А вот если я сейчас в теле мужика начну охаживать пацана, да в тактильный контакт… бл#.

Хорошо, что успела подумать и остановиться. Ну и вставать, слава богу, отсюда не быстро.

— Не паникуй! — повторяю ему последние слова уже громче, начиная всё же подниматься со своего места.

Поскольку на лице нового знакомого явственно расцветает истерика:

— Да ты…! Ты не понимаешь, что из тебя всё равно всё вытрясут? И обо мне! И о роботе! Ты…! Как ты мог…?!

— Тебе знаком русский эпос? — чем тише и спокойнее я сейчас буду говорить, тем быстрее он маятником должен вернуться в исходное состояние.

Только уверенность в такой момент надо транслировать непоколебимую. Знаю ещё по ковиднику: потенциально-то ресурсы психики у мужиков ого-го, буквально с того света выздоравливают, даром что паникеры.

Но заставить гигантский потенциал их психики работать конструктивно (а не на самоуничтожение) — это уже от вектора, не от модуля зависит.

Надо только правильно сказать ему "снаружи", что он справится. Обычно этого хватает.

— Нет. — Кореец, слава богу, всё же выныривает из своего пике с выражением озадаченности на лице. — А что?

Фуф. Критичность и самокритичность у него в порядке.

— В наших народных сказках есть персонаж: Иван-дурак. Пересказывать долго, но скажи мне ты: ваш Хван — это тоже тот, кто львиной доли успеха добивается не благодаря…, м-м-м, вернее, достигает всего вопреки логике своих действий?

— А это здесь при чем? — сейчас его взгляд несёт легкие оттенки обиды.

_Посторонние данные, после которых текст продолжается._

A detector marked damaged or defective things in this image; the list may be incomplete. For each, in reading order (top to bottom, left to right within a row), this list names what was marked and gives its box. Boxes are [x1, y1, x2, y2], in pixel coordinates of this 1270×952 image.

Значит, я попала примерно туда, куда надо, ла-ла-ла. Как всегда в таких случаях, настроение поднимается: приятно видеть, что учишься и тренируешься не зря.

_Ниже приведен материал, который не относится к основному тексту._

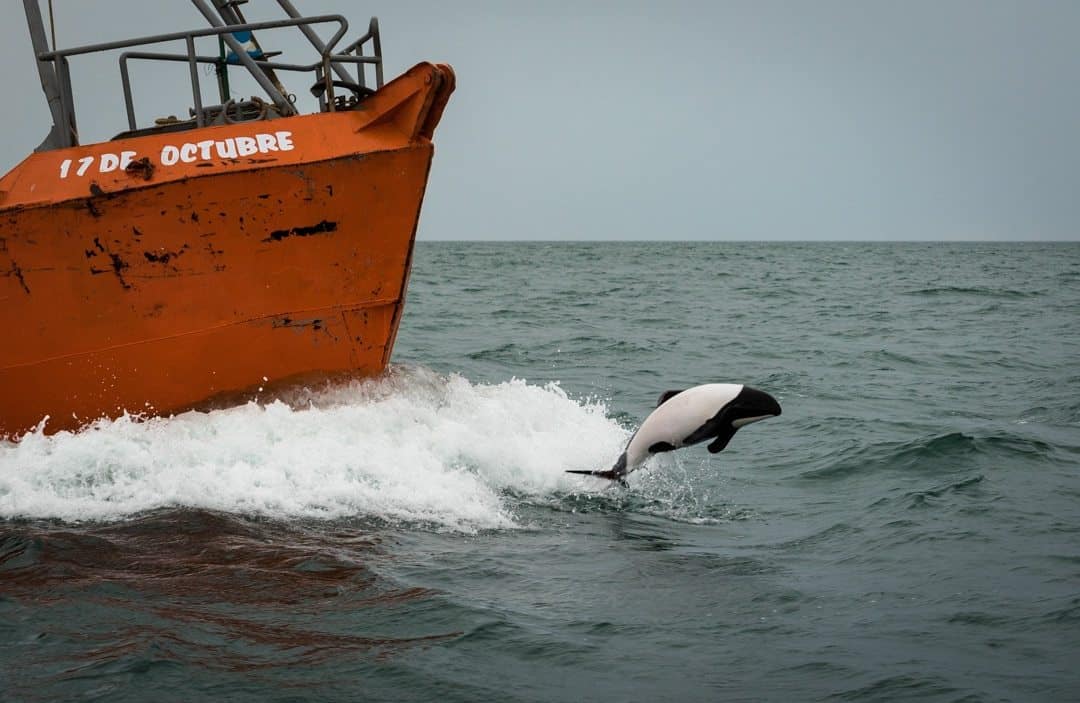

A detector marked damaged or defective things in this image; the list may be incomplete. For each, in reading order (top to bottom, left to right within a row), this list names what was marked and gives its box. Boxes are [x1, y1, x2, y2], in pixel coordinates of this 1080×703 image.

rust stain on hull [0, 61, 453, 434]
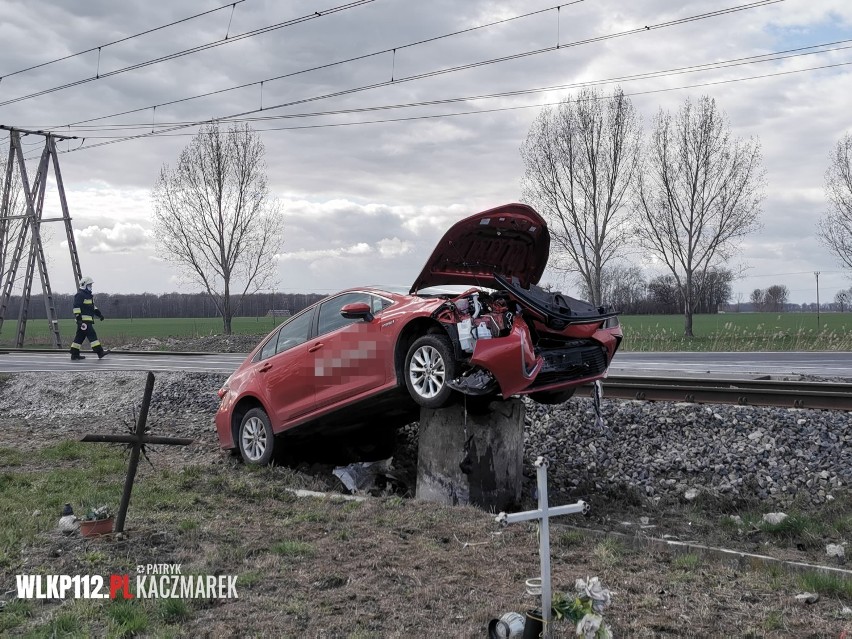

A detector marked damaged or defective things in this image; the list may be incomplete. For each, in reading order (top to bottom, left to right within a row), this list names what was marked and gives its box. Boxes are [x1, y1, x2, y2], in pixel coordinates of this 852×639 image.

damaged red car [216, 204, 624, 464]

Опять же, всё для блага пациентов.

— Я очень плохо представляю себе традиционную корейскую культуру, — сообщаю, кряхтя, затем осторожно опускаю ноги на пол. — Но там, откуда я, корейская диаспора была очень значительной. Кое-какие обрывки культуры доносились по городу чуть-чуть даже за ее пределы. Хотя и преимущественно в виде национальный кухни, — прислушиваюсь к внутренним ощущениям. — Слушай, а ведь у нас даже театр корейский был в центре! — с неподдельным удивлением действительно вспоминаю небольшое здание в старой части города. — Так вот. Мне говорили, что имя Хван — это синоним и русского имени Иван, и традиционного для корейцев "вежливого" обозначения условного дурака. Того, кто очень здорово отличается. Так?

— Не в курсе подробно, я уже из эмигрантов, — недовольно ворчит он, тем не менее выдавая себя мимикой. — Какое это имеет отношение к нашей проблеме?

— Короче, наш русский Иван-Дурак — наиболее близкий образ. А ты знаешь его основное архетипичное качество?

— Нет, — вежливо поджимает губы ДжоЧже.

Любопытство только что забило в нём избыточную тревожность.

Слава Аллаху. Я уже думала, сейчас пацана парализует собственными эмоциями. В смысле, паника остановит его мыслительные процессы.

Кстати, из того, что известно мне, в среде корейцев это имя широко не распространено именно по этой причине. Никому не хочется, чтобы его любимого сына окружающие заранее считали дураком (идиотом, аутистом, психопатом…).

С другой стороны, Серёга Хван — вполне живой и нормальный пример успешной личности оттуда. Во всяком случае, учится он отлично. На интернатуру и ординатуру у родственников в республиканском исследовательском институте договорился заранее. Быть Серёге великим отоларингологом, наверняка успешным материально.

У нас даже поговорка есть в городе: бедных корейцев не бывает.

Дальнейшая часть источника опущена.